Em comparação com o DSM-IIl, houve uma mudança na qual a distinção entre a Depressão Maior Crônica e o Transtorno Distímico baseou-se primariamente na forma como o episódio começou: seja diretamente como Episódio Depressivo Maior ou, insidiosamente, como na Distimia. Para Akiskal, em 1993, o conceito de Distimia do DSM-IIl-R, embora seja mais restrito que o do DSM-IIl, ainda é muito amplo, comportando um grupo heterogêneo de Transtornos Depressivos de baixa intensidade.

Angst, em 1992, descreveu a "Depressão Breve Recorrente" que pode representar uma ponte entre a Distimia e o Transtorno Depressivo Maior. Embora o elenco de critérios sintomáticos para a Distimia permaneça basicamente inalterado no DSM-IV existe um novo espaço para a Distimia. Os critérios de classificação se concentram principalmente sobre os aspectos cognitivos da Distimia e seus padrões diversos de evolução.

A CID-10 (WHO) de 1992 define Distimia como uma depressão de humor crônica a qual não satisfaz atualmente os critérios para o Transtorno Depressivo Recorrente (mesmo os de leve ou moderada intensidade) em termos de severidade ou de duração dos episódios individuais.

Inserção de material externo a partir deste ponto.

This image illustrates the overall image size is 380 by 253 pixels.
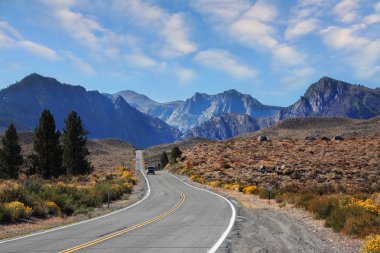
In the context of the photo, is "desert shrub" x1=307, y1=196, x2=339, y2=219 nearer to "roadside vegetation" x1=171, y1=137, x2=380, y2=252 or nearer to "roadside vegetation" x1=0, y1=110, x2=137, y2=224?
"roadside vegetation" x1=171, y1=137, x2=380, y2=252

A CID-10 não conseguiu ainda estabelecer um conceito de Distimia que seja essencialmente diferente da Neurose depressiva ou da

Depressão neurótica. A Distimia da CID-10 inclui neurose depressiva, transtorno depressivo de personalidade, depressão neurótica (de mais que 2 anos de duração) e síndrome depressivo-ansiosa persistente. Estão excluídas síndromes depressivo-ansiosas leves, porém, não-persistentes, reações de luto que durem menos que 2 anos e depressão pós-esquizofrênica.